» **TEXT EXCERPT**:
1. Number

Surds

Surds can seem like a tricky topic to grasp, but fear not! These tips from the experts at Save My Exams will help you understand and master surds, empowering you to tackle any surds-related questions in your exams.

What are Surds?

Surds are irrational numbers that can't be simplified into a neat fraction. In other words, they're numbers that contain a square root $\sqrt{}$ where the number inside the square root isn't a square number. Squares are numbers, like 1, 4, 9, and 16, have whole numbers as their square roots (e.g. $\sqrt{1} = 1$ , $\sqrt{4} = 2$ , $\sqrt{9} = 3$ , $\sqrt{16} = 4$ ).

Surds are usually written in the form $\sqrt{a}$ or $b \sqrt{a}$ where a is a positive integer that isn't a perfect square and b is any real number.

» **DATASET RECORDS**:
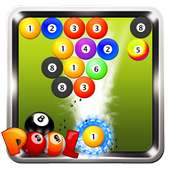 Bubble shooter 2017 : New 8 Ball Pool Shooter Game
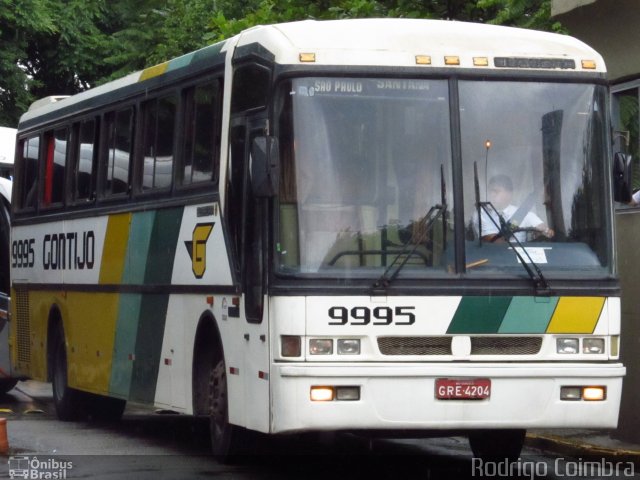 Empresa Gontijo de Transportes 9995 na cidade de São Paulo, São Paulo, Brasil, por Rodrigo Coimbra. ID da foto: 1485580.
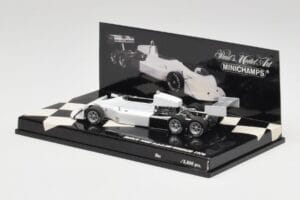 March 2-4-0 Six Wheeler #12 F1 1976 Minichamps 1:43 436760699 Μέταλλο - εικόνα 3 από 4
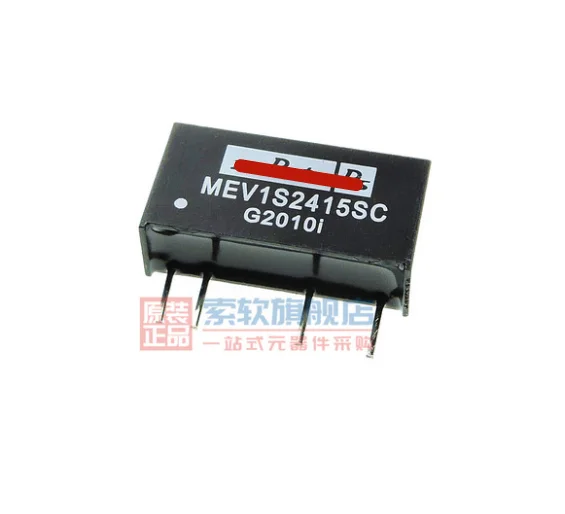 

New original MEV1S2415SC DC/DC 3kVDC Isolated 1W Single & Dual Output Converters power module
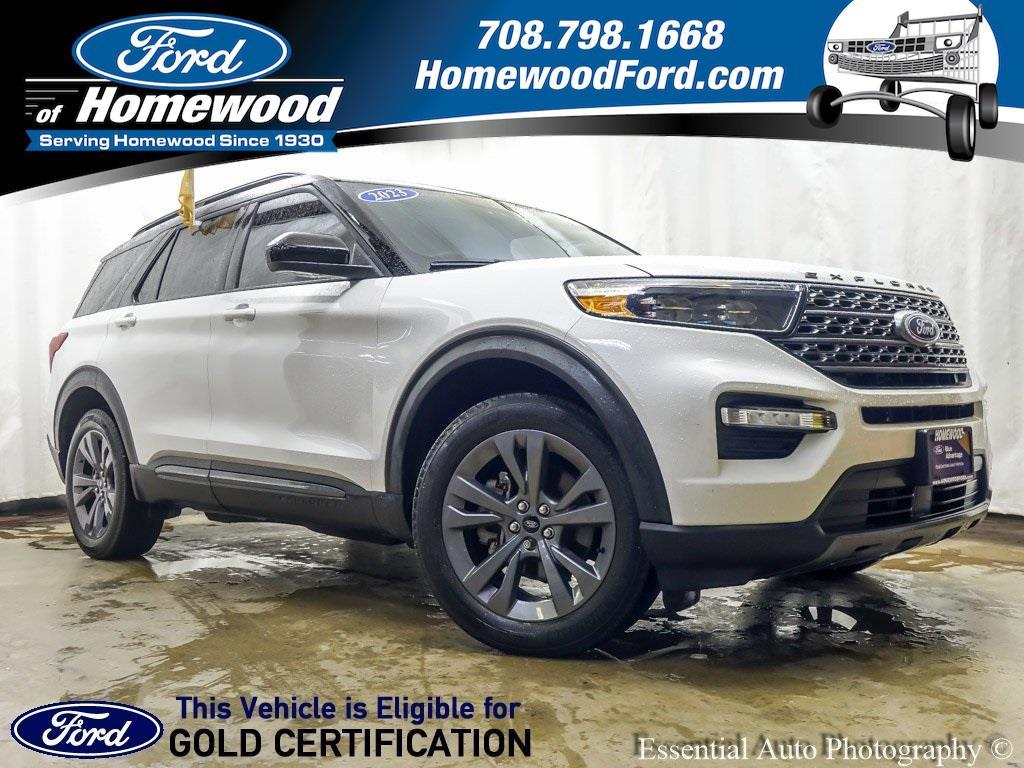used 2023 Ford Explorer car, priced at $31,995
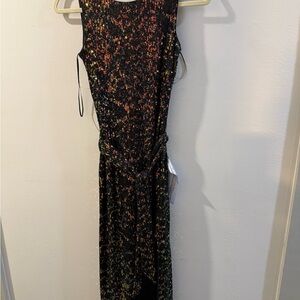 Dark green iridescent sequin dress ✨💚 (NWT) - never worn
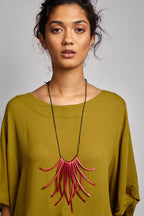 MONICA STRAWS NECKLACE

» **WORK TASK 1**: In the surds text, what can't surds be simplified into?
» **WORK TASK 2**: Give the surds text again from the words "What are Surds?" through "any real number.", substituting "simple fraction" for "neat fraction".
» **WORK TASK 3**: Do these statements agree with the surds text? Answer yes or no for each and quote the words that decide it. (a) Surds are irrational numbers. (b) In the form b√a, b has to be a positive integer. (c) 16 is one of the square numbers listed.

» **EXERCISE RESPONSE 1**: A neat fraction.

» **EXERCISE RESPONSE 2**:
What are Surds?

Surds are irrational numbers that can't be simplified into a simple fraction. In other words, they're numbers that contain a square root $\sqrt{}$ where the number inside the square root isn't a square number. Squares are numbers, like 1, 4, 9, and 16, have whole numbers as their square roots (e.g. $\sqrt{1} = 1$ , $\sqrt{4} = 2$ , $\sqrt{9} = 3$ , $\sqrt{16} = 4$ ).

Surds are usually written in the form $\sqrt{a}$ or $b \sqrt{a}$ where a is a positive integer that isn't a perfect square and b is any real number.

» **EXERCISE RESPONSE 3**:
(a) Yes: "Surds are irrational numbers that can't be simplified into a neat fraction."
(b) No: "b is any real number."
(c) Yes: "Squares are numbers, like 1, 4, 9, and 16"